◆ **Qué se pide**: Formatea como CSV de dos columnas, "texto" y "respuesta", las entradas que van desde el comienzo hasta la línea que contiene "86.8 inches", ambas incluidas. Pon una fila por entrada, cada valor entre comillas en un solo campo y los saltos de línea convertidos en espacios.

◆ **Filas**:
-=-=-

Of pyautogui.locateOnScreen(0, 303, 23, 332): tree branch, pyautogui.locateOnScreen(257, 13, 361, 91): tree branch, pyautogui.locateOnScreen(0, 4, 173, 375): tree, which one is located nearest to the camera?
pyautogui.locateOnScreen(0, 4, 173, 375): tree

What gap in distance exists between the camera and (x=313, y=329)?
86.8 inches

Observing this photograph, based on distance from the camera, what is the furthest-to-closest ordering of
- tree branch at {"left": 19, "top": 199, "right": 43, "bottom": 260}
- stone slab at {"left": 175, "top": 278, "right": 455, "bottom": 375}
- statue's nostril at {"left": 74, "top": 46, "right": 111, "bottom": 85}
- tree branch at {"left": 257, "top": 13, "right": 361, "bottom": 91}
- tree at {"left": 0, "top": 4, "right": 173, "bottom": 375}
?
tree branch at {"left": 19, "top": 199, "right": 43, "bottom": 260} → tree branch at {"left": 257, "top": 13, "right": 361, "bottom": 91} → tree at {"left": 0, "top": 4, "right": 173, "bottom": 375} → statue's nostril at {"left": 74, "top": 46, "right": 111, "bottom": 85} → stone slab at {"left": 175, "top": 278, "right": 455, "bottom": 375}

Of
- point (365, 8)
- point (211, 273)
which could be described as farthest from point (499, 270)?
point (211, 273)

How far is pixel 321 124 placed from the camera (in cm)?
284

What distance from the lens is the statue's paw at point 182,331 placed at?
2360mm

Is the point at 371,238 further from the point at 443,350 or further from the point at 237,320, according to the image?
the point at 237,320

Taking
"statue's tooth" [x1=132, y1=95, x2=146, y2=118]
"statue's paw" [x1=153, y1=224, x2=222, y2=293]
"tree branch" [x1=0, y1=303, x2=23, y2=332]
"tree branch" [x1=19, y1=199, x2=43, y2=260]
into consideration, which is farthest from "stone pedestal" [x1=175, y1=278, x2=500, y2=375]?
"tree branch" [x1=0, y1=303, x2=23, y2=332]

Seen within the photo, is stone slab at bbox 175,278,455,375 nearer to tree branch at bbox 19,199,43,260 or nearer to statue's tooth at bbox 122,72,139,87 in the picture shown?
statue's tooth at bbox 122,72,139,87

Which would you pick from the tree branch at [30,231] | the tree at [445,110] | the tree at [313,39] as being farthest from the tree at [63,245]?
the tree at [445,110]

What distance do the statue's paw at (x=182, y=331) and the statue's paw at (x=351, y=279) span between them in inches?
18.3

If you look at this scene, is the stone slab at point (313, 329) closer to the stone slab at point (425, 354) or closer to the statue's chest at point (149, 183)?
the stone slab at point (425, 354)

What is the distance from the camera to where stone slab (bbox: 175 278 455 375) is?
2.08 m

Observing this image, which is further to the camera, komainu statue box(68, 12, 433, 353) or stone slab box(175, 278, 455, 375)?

-=-=-

◆ **Respuesta completa**:
texto,respuesta
"Of pyautogui.locateOnScreen(0, 303, 23, 332): tree branch, pyautogui.locateOnScreen(257, 13, 361, 91): tree branch, pyautogui.locateOnScreen(0, 4, 173, 375): tree, which one is located nearest to the camera?","pyautogui.locateOnScreen(0, 4, 173, 375): tree"
"What gap in distance exists between the camera and (x=313, y=329)?","86.8 inches"